On March 14th, Voices for New Democracy hosted its first event of a new forum series with a “Forum on Labor’s Future,” featuring a panel of organizers with extensive and diverse experience in the labor movement.
Through presentations and discussion, the forum covered key questions including the historical trajectory of the labor movement, new challenges and opportunities, the relationship of labor to ongoing social justice movements, the international context, and strategies for union transformation.
Watch the full presentations and learn about the panelists below.
Joe is a veteran labor leader, organization development expert, and visionary labor educator. After a 30-year history in social justice activism and labor organizing, he co-founded the Alvarez Porter Group in 2007 to help leaders and organizations work effectively toward creating a just, equitable and sustainable world. As an organization development practitioner, Joe specializes in developing leadership in others and in helping unions and social change organizations be visionary, adaptive, and effective.
Joe is a fellow of Cornell University’s Worker Institute. He was the Northeast Regional Director of the AFL-CIO before pursuing a graduate degree in leadership and organizational development. Joe designed and co-led the AFL-CIO’s “New Alliance” program, a major state-by-state campaign to revitalize and reorganize state and local AFL-CIO bodies. In 2000, he helped found the NY State AFL-CIO/Cornell University Union Leadership Institute, where he still teaches. Since its inception in 2013, he has been a co-designer and core faculty of the AFL-CIO’s National Labor Leadership Institute. He has taught courses in union leadership and management at U-Mass Amherst, City University of New York, and at Cornell’s School of Industrial and Labor Relations. Joe is a consultant for SEIU’s BOLD Center, and a member of the NTL Institute for Applied Behavioral Sciences.

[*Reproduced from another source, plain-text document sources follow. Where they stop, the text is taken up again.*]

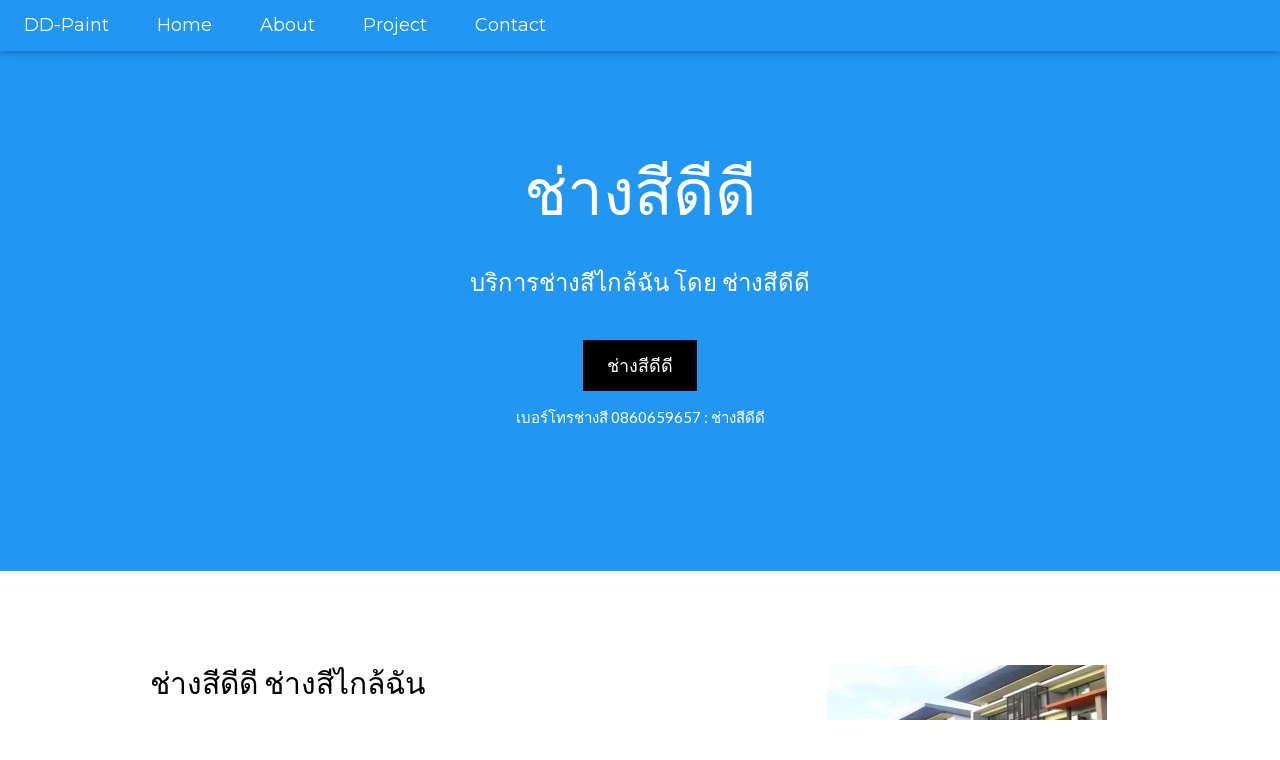

--- FILE ---
content_type: text/html
request_url: https://changleng.painterbangkok.com/
body_size: 2149
content:
<!DOCTYPE html>
<html lang="th">
    <head>
        <title>ช่างสีดีดี บริการช่างสี รับทาสี ในเขตกรุงเทพมหานคร</title>
        <meta name="description" content="เบอร์ช่างสี 0860659657 สะดวก สวยงาม สะอาดตา นัดช่างสีในเวลาที่คุณกำหนดได้แบบนี้ ต้องที่ ช่างสีดีดี" />
        
        <meta charset="UTF-8" />
        <meta name="viewport" content="width=device-width, initial-scale=1" />
        <link href="dd.css" rel="stylesheet" type="text/css" />
        <link rel="stylesheet" href="https://fonts.googleapis.com/css?family=Lato" />
        <link rel="stylesheet" href="https://fonts.googleapis.com/css?family=Montserrat" />
        <link rel="stylesheet" href="https://cdnjs.cloudflare.com/ajax/libs/font-awesome/4.7.0/css/font-awesome.min.css" />

        <link href="favicon_io/favicon.ico" rel="icon" title="ช่างสีดีดี-favicaon" type="image/x-icon" />
        <link href="favicon_io/apple-touch-icon.png" rel="apple-touch-icon" title="ช่างสีดีดี-apple-touch-icon" />

        <link rel="canonical" href="https://changleng.painterbangkok.com/" />
        <meta http-equiv="X-UA-Compatible" content="IE=Edge,chrome=IE7" />


        <link href="image/ช่างสีดีดี1.webp" rel="preload" title="ช่างสีดีดี1" as="image">
        <link href="image/ช่างสีดีดี2.webp" rel="preload" title="ช่างสีดีดี2" as="image">
        <link href="image/ช่างสีดีๆ.webp" rel="preload" title="ช่างสีดีดี-banner" as="image">

        <style>
            body,
            h1,
            h2,
            h3,
            h4,
            h5,
            h6 {
                font-family: "Lato", sans-serif;
            }
            .w3-bar,
            h1,
            button {
                font-family: "Montserrat", sans-serif;
            }
            .fa-anchor,
            .fa-coffee {
                font-size: 200px;
            }
        </style>
    </head>
    <body>
        <!-- Navbar -->
        <div class="w3-top">
            <div class="w3-bar w3-blue w3-card w3-left-align w3-large">
                <a class="w3-bar-item w3-button w3-hide-medium w3-hide-large w3-right w3-padding-large w3-hover-white w3-large w3-blue" href="javascript:void(0);" onClick="myFunction()" title="Toggle Navigation Menu">
                    <i class="fa fa-bars"></i>
                </a>
                <a href="#" class="w3-bar-item w3-button w3-padding-large w3-blue">DD-Paint</a>
                <a href="#" class="w3-bar-item w3-button w3-hide-small w3-padding-large w3-hover-white">Home</a>
                <a href="#" class="w3-bar-item w3-button w3-hide-small w3-padding-large w3-hover-white">About</a>
                <a href="#" class="w3-bar-item w3-button w3-hide-small w3-padding-large w3-hover-white">Project</a>
                <a href="#" class="w3-bar-item w3-button w3-hide-small w3-padding-large w3-hover-white">Contact</a>
            </div>

            <!-- Navbar on small screens -->
            <div id="navDemo" class="w3-bar-block w3-blue w3-hide w3-hide-large w3-hide-medium w3-large">
                <a href="#" class="w3-bar-item w3-button w3-padding-large">Home</a>
                <a href="#" class="w3-bar-item w3-button w3-padding-large">About</a>
                <a href="#" class="w3-bar-item w3-button w3-padding-large">Project</a>
                <a href="#" class="w3-bar-item w3-button w3-padding-large">Contact</a>
            </div>
        </div>

        <!-- Header -->
        <header class="w3-container w3-blue w3-center" style="padding: 128px 16px;">
            <h1 class="w3-margin w3-jumbo">ช่างสีดีดี</h1>
            <p class="w3-xlarge">บริการช่างสีไกล้ฉัน โดย ช่างสีดีดี</p>
            <a class="w3-button w3-black w3-padding-large w3-large w3-margin-top" href="https://painterbangkok.com" title="ช่างสีดีดี">ช่างสีดีดี</a>
           <p title="เบอร์ช่างสีดีดี">เบอร์โทรช่างสี 0860659657 : ช่างสีดีดี</p>
        </header>

        <!-- First Grid -->
        <div class="w3-row-padding w3-padding-64 w3-container">
            <div class="w3-content">
<div class="w3-twothird">
      <h2>ช่างสีดีดี ช่างสีไกล้ฉัน</h2>
                    <h5 class="w3-padding-32">ช่างสีดีดี ช่างสีไกล้ฉัน สะดวก สะอาด ปลอดภัย นัดช่างสีในเวลาที่คุณกำหนดได้แบบนี้ ต้องที่ ช่างสีดีดี บริการช่างสี ในเขตกรุงเทพมหานคร และพื้นที่ไกล้เคียง
                  </h5>

                    <p class="w3-text-grey">
                      ช่างสี รับทาสีบ้าน ทาสี คอนโดมิเนียม ตึกสุง อาคารพาณิชย์ อพาร์ทเม้นท์ สำนักงาน โรงงาน ห้องพักฯ รับงานสีภายใน งานสีภายนอก บริการทาสีโรยตัว ทาสีครบวงจร
                    </p>
                </div>

                <div class="w3-third w3-center">

                    <p ><a href="image/ช่างสีดีดี1.webp"><img src="image/ช่างสีดีดี1.webp" alt="ช่างสีดีดี1" width="280" height="200"></a></p>
                </div>
              <p>&nbsp;</p>
            </div>
        </div>

        <!-- Second Grid -->
        <div class="w3-row-padding w3-light-grey w3-padding-64 w3-container">
            <div class="w3-content">
                <div class="w3-third w3-center">
                    <p><a href="image/ช่างสีดีดี2.webp"><img src="image/ช่างสีดีดี2.webp" alt="ช่างสีดีดี2" width="280" height="200"></a></p>
                </div>

                <div class="w3-twothird">
                    <h2>เบอร์ช่างสี ช่างสีไกล้ฉัน</h2>
                    <h5 class="w3-padding-32">ช่างสี ช่างทาสี รับเหมาทาสี ช่างสีโรย ช่างทาสีบ้าน ทาสีภายนอก ทาสีภายใน ช่างสีกรุงเทพ ทาสีกันซึม ซ่อมน้ำรั่ว ทาสีหอพัก ทาสีบ้าน ทาสีอาคาร ทาสีตึกสูง โรยตัวทาสี บริการงานสี ทาสีบ้านใหม่ ทาสีบ้านเก่า ทาสีรั้ว ทาสีกำแพง ทาสีหลังคา รับงานทาสี บริการงานสีทุกชนิด
                   
                    </h5>

                    <p class="w3-text-grey">ช่างสี รับทาสีบ้าน ทาวเฮ้า คอนโดมิเนียม ตึกสุง อาคารพาณิชย์ อพาร์ทเม้นท์ สำนักงาน โรงงาน ห้องพักฯ รับทั้งงานภายใน และงานภายนอก บริการงานโรยตัว ทาสีครบวงจร ทาสีบ้าน อาคารสูง คอนโด โรงงาน งานโรยตัวที่สูง โดยช่างสีมืออาชีพ ช่างรับเหมาทาสีบ้าน ราคาเป็นกันเอง รับประกันผลงาน ช่างสีโรยตัว รับเหมาโรยตัว ทาสีตึกสูง ทาสีหอพัก ทาสีอาคารสูง คอนโดมิเนียม อพาร์ทเม้นท์ ช่างทาสี บริการทาสี รับทาสี รับจ้างทาสี รับเหมาทาสี รับทาสีบ้าน ทาสีอาคารสูง ทาสีตึก ทาสีโรยตัวทุกชนิด</p>
                </div>
            </div>
        </div>

        <div class="w3-container w3-black w3-center w3-opacity w3-padding-64">
            <h2 class="w3-margin w3-xlarge">ช่างสีดีดี ช่างสีไกล้ฉัน</h2>
        </div>

        <!-- Footer -->
        <footer class="w3-container w3-padding-64 w3-center w3-opacity">
            <div class="w3-xlarge w3-padding-32">
              <p><a href="image/ช่างสีดีๆ.webp"><img src="image/ช่างสีดีๆ.webp" alt="ช่างสีดีดี-banner"></a></p>
            </div>
            <p>Powered by <a href="#">ช่างสีดีดี</a></p>
        </footer>

        <script>
            // Used to toggle the menu on small screens when clicking on the menu button
            function myFunction() {
                var x = document.getElementById("navDemo");
                if (x.className.indexOf("w3-show") == -1) {
                    x.className += " w3-show";
                } else {
                    x.className = x.className.replace(" w3-show", "");
                }
            }
        </script>
    </body>
</html>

Born and raised in the Bronx, New York, Carolyn Kazdin served as Representative in Brazil for the Solidarity Center, AFL-CIO from 1997 to 2005. She continued to work in Brazil for the United Steelworkers (USW) for the next 5 years, before moving to Pittsburgh, PA, to join the Strategic Campaigns department.
A graduate of the State University of New York at Buffalo, Carolyn served in the Peace Corps in Bahia, Brazil Back in the USA, she worked in government, in politics, and in the trade union movement. Carolyn worked on Capitol Hill with Congressman Bernie Sanders, and in the presidential campaigns of Reverend Jesse Jackson. In addition, she served as Legislative Director for the Amalgamated Clothing and Textile Workers Union (now UNITE HERE).
Capital is global, and labor needs to be global too. Carolyn’s work in Brazil has helped demonstrate the importance of communication, strategic planning and joint action among international labor organizations that deal with similar issues and employers. The struggle for workers’ rights and dignity for all peoples is truly global.
During her time at the Solidarity Center, Carolyn worked alongside the United Steelworkers (USW) and various Brazilian unions on multiple international campaigns. Once in Pittsburgh, this important work continued directly in the USW. Carolyn is currently retired from the United Steelworkers (USW) in the USA and Canada.
Eric Gill started work in 1976 at the Sheraton Waikiki hotel as part of CWP’s strategic organizing program in Hawaii’s unions. An activist rank and file leader from the start, he has also served his union in various staff and elected positions over the years. Over the past 21 years, he has been elected eight times as the executive officer of UNITE HERE Local 5.
An officer of the international union as well, Eric has played a central role in promoting combined action by local UNITE HERE affiliates in multiple cities, most notably the coordinated eight-week strike that 8000 union members in seven local unions successfully conducted against the Marriott Corporation in 2018.
Kent Wong is the director of the Labor Center at the University of California, Los Angeles where he teaches Ethnic Studies and Labor Studies. The UCLA Labor Center promotes research, teaching, and policy to advance workers’ rights.
Wong previously worked as staff attorney for the Service Employees International Union in Los Angeles. He was also the first staff attorney for Asian Americans Advancing Justice, Los Angeles.
Kent Wong was the founding President of the Asian Pacific American Labor Alliance—the first national organization of Asian American union members and workers. He is a Vice President of the California Federation of Teachers, representing 120,000 teachers and educational workers.
Kent Wong has published more than twelve books on the labor movement, immigrant rights, and the Asian American community.